LLC and Other Company Types in Singapore
Last Updated on June 16, 2023
There are several options for setting up a company in Singapore, namely a sole proprietorship, a limited liability company (LLC), and a limited liability partnership (LLP). Each of the three company types mentioned above brings its benefits and drawbacks discussed below. We hope we can help you decide which kind of company best suits your needs.
This type of business is when you have complete control of running and operating the business yourself. It is not an incorporated legal entity, meaning that your personal finance is entangled in the company. If someone sues your business, they can make claims against your personal bank accounts, statements, and wealth. You are personally responsible for everything that happens in the business.
When you opt for a sole proprietorship, you must come up with funds yourself for expansion and growth purposes. Not only that, you will be taxed via your personal income tax, and the business will lack a line of succession if something bad happens to you. That being said, a sole proprietorship is the easiest to register for. You only need to pay a $65 annual fee after filing the paperwork at the beginning.
Unlike a sole proprietorship, a limited liability company (LLC) is a separate legal entity from its owners. This means that if the company is sued, the personal wealth of the members of the limited liability company will not be liable; only the amount of investment to the company is. Essentially, your personal wealth is protected, and only your investments are exposed for scrutiny.

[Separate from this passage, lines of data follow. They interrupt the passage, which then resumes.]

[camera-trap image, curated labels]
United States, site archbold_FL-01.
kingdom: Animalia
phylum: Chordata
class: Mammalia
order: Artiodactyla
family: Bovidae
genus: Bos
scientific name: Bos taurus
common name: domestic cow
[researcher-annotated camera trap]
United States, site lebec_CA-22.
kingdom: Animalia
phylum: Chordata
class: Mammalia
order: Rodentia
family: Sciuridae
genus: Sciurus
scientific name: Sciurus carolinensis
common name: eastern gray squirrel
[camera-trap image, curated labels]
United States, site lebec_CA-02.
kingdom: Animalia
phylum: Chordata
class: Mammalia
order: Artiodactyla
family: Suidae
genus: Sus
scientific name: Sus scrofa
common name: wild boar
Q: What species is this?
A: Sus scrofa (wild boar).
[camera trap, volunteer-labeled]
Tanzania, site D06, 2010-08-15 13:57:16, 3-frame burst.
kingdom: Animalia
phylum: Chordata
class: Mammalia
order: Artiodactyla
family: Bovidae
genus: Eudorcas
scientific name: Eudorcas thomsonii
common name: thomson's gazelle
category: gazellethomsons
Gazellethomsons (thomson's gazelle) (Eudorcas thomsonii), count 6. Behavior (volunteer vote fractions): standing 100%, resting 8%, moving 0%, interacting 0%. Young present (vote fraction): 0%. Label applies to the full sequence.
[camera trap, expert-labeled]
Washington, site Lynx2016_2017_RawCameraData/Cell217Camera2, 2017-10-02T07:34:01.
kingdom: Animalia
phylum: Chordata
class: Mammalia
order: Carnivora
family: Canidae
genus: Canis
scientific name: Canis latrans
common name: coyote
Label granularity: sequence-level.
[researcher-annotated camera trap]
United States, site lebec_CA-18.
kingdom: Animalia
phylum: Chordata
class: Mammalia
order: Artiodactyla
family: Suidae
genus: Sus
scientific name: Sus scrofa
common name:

In a limited liability company, managers, not shareholders or investors, run the day-to-day business operations. As an LLC, the business will pay the corporate tax instead of taxing the personal income of its shareholders. The incorporation process is more complex than a sole proprietorship,
Similar to an LLC, a limited liability partnership is a separate legal entity from its owners. The same liabilities that apply to an LLC are also applicable to an LLP; partners only lose and are liable for what they have invested into the business. They are not responsible for the negligence of the other partners unless the negligence is caused by him or herself.
However, unlike an LLC, having the partners own and run the business is common; they do not have a separate management team. That is why they can be personally liable for mismanagement.
When it comes to taxes, their earnings from the business will be taxable as part of the partners’ personal income tax returns. And registering for an LLP is relatively simpler than an LLC. You need to pay a $165 registration fee and a legal partnership agreement. You will also need to submit an annual declaration of solvency or insolvency to the authorities in terms of compliance.
There is no denying that setting up a business in Singapore is an attractive preposition. However, you must choose which type of entity is best for your business structure according to your budget and other resources.